Research platform for language model experimentation on Apple Silicon

These details have not been verified by PyPI

Project description

lmxlab

A research platform for language model experimentation on Apple Silicon.

Why lmxlab?

Most transformer implementations optimize for production at the cost of readability. lmxlab takes the opposite approach: every layer is implemented from scratch in MLX, with clarity that lets you quickly iterate on ideas and understand what each component does.

The core insight is that GPT, LLaMA, DeepSeek, Mamba, and dozens of other architectures are not fundamentally different models. They are different configurations of the same building blocks: attention, SSMs, feed-forward networks, normalization, and positional encoding. lmxlab makes this concrete by using config factories instead of class hierarchies.

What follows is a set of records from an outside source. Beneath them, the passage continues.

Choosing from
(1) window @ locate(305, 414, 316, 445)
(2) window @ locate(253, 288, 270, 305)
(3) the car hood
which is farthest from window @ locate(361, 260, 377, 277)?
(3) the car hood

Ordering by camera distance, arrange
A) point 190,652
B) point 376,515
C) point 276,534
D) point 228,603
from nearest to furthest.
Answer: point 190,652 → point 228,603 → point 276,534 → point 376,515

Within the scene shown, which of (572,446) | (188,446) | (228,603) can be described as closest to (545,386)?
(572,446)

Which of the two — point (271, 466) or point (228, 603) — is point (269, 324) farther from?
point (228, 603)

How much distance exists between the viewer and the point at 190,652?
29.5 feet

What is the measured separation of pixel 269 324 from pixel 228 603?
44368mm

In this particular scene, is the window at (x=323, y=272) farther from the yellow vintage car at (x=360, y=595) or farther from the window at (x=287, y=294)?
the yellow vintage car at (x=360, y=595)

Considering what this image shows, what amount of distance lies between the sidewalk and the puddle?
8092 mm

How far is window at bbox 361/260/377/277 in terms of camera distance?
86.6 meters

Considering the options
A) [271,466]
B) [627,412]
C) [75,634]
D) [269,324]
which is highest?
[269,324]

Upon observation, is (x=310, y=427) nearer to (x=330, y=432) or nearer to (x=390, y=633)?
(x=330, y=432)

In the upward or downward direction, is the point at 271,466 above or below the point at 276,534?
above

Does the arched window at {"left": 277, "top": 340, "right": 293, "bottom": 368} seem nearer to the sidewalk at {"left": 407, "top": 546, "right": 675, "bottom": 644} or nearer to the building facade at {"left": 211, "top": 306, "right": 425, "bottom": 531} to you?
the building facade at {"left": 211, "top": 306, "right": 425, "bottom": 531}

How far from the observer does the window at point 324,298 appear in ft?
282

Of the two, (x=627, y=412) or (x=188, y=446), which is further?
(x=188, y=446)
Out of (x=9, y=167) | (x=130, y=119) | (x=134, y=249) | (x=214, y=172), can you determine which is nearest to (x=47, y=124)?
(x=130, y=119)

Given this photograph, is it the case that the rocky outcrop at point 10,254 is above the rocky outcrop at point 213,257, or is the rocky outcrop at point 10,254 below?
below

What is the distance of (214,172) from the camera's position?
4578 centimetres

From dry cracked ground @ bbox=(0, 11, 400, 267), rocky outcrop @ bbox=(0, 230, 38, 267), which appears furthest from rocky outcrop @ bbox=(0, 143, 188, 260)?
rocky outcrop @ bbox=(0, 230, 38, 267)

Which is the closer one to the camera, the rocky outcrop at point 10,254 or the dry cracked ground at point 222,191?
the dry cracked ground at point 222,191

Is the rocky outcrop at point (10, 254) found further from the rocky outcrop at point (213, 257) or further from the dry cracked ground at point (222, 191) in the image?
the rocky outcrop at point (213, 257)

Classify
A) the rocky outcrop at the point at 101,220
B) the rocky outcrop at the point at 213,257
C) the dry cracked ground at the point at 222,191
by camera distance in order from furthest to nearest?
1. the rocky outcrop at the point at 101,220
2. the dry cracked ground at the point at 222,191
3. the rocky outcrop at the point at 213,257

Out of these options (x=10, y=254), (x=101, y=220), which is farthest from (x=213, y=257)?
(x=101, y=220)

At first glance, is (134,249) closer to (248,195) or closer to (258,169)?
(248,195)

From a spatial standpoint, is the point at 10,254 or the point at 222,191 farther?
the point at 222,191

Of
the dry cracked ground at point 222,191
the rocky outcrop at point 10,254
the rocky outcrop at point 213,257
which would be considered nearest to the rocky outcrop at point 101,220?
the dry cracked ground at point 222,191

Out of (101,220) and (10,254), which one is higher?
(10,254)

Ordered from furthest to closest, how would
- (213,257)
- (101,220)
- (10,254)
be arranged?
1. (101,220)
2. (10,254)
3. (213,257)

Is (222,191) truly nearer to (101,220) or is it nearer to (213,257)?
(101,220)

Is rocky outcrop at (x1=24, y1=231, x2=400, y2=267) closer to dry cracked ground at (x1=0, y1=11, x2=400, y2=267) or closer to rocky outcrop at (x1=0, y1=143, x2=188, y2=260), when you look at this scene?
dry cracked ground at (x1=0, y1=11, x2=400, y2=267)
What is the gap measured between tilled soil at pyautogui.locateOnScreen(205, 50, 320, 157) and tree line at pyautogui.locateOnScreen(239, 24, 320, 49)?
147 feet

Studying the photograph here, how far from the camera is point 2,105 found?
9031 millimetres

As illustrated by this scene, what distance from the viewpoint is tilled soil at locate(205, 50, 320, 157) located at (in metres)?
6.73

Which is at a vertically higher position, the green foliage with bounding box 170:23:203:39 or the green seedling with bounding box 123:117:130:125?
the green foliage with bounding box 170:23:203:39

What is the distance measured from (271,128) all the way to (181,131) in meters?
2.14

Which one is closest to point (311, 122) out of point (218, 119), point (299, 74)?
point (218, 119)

from lmxlab.models.llama import llama_config
from lmxlab.models.deepseek import deepseek_config
from lmxlab.models.base import LanguageModel

# Same LanguageModel class, different configs
llama = LanguageModel(llama_config(d_model=512, n_heads=8, n_kv_heads=4, n_layers=6))
deepseek = LanguageModel(deepseek_config(d_model=512, n_heads=8, n_layers=6, kv_lora_rank=64))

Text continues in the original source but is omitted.